A China não é um bom exemplo para o IBGE


O jornal O Estado de São Paulo publicou hoje, 23/11/2023, uma entrevista minha sobre as questões de confiabilidade e divulgação dos dados do IBGE. O texto espelha razoavelmente bem a conversa telefônica que tive com o jornalista, com duas pequenas correções. Primeiro, não sou filho do jornalista Salomão Schwartzman, que era xará de meu pai. Segundo, que eu saiba, a ex-presidente do IBGE Suzana Cordeiro Guerra não foi indicada por Jair Bolsonaro, mas pelo Ministro da Economia Paulo Guedes, que no entanto não lhe deu o apoio que deveria.

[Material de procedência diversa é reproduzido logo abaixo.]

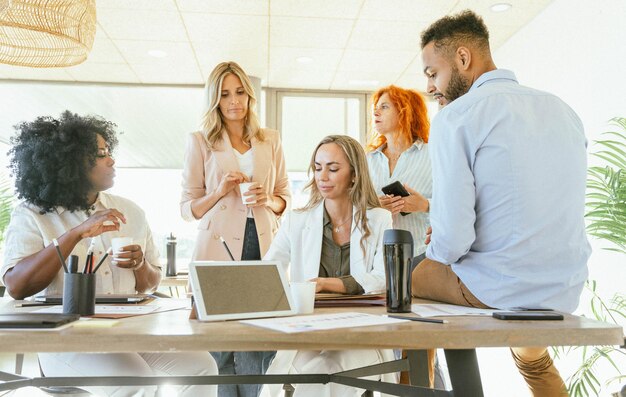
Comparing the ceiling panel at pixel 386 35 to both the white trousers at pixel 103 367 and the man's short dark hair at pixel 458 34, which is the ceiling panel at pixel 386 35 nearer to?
the man's short dark hair at pixel 458 34

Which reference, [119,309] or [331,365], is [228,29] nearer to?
[331,365]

Um estudo detalhado sobre a qualidade dos sistemas nacionais de estatística, publicado pelo Banco Mundial em 2019, mostra que os países mais desenvolvidos em relação a isto são a Noruega, Italia, Polônia, Austria, Eslovênia e Estados Unidos, todos com perto de 90 pontos em uma escala de 100. Nesta escala, o Brasil tem 76,8 pontos, a Índia 70,4 e a China 58,2, o que significa que nem China nem India são modelos para nós. O que a Índia tem de notável foi o grande avanço na implantação do governo digital. A China seguramente não está atrás no uso de informações digitais pelo governo, mas não é o melhor exemplo de transparência.

Transcrevo abaixo o texto da entrevista, tal como publicado:

“A China não é um bom exemplo para o IBGE, diz o ex-presidente do instituto. Simon Schwartzman considera um equívoco o atual gestor, Marcio Pochmann, buscar no país asiático ideias para aplicar no Brasil, quando a Índia seria a melhor referência em digitalização.

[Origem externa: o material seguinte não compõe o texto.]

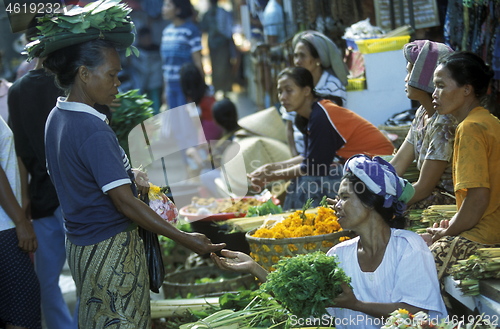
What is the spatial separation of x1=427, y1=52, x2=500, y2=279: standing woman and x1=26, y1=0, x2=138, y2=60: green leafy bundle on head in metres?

O Estado de São Paulo. Por Carlos Eduardo Valim, 23/11/2023 | 14h30

O sociólogo Simon Schwartzman, filho do jornalista Salomão Schwartzman, presidiu o Instituto Brasileiro de Geografia e Estatística (IBGE) entre 1994 e 1998, durante o governo de Fernando Henrique Cardoso. Na época, já defendia uma modernização da estrutura da instituição para proteger o corpo técnico da interferência política, algo que voltou a preocupar economistas e quem trabalha com dados populacionais.

A gestão do instituto está sob os holofotes desde o apagão de dados no meio do governo de Jair Bolsonaro, com o adiamento do último Censo, e agora com a escolha do economista Marcio Pochmann, filiado ao PT, para liderar o órgão.

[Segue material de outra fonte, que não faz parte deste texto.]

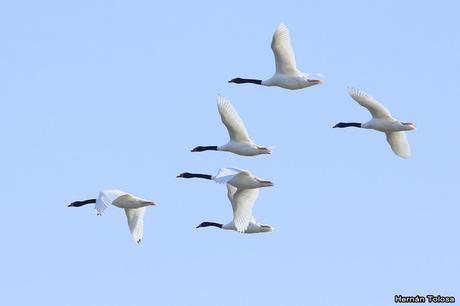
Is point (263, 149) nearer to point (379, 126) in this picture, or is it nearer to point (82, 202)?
point (379, 126)

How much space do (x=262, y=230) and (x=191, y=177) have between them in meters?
3.94

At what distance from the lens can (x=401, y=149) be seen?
46906 millimetres

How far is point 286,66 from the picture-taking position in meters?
45.5

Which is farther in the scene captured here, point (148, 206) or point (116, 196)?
point (148, 206)

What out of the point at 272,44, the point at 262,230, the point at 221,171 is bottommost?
the point at 262,230

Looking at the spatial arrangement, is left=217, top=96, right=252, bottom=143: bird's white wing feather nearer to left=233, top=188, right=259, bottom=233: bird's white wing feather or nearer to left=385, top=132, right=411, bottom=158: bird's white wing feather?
left=233, top=188, right=259, bottom=233: bird's white wing feather

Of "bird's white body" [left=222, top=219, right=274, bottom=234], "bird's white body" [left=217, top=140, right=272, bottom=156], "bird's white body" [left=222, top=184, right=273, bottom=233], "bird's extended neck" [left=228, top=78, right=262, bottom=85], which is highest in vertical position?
"bird's extended neck" [left=228, top=78, right=262, bottom=85]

Este último chamou atenção após, em uma palestra para funcionários do IBGE realizada no fim de outubro, defender “modernizar” a forma de divulgação dos dados da instituição e comentou que buscou exemplos de como trabalhar com pesquisas na China. Schwartzman contesta que a possibilidade de país asiático ser uma referência para o Brasil, e que o exemplo precisaria ser buscado na Índia, que digitalizou a coleta de dados de forma inovadora.

Em entrevista ao Estadão, ele também defende que o IBGE deveria receber uma autonomia operacional e administrativa similar à do Banco Central, além ter um conselho técnico que aferisse e cobrasse da instituição a adoção de padrões internacionais.

As declarações e os posicionamentos políticos de Pochmann trazem preocupação sobre a credibilidade do IBGE?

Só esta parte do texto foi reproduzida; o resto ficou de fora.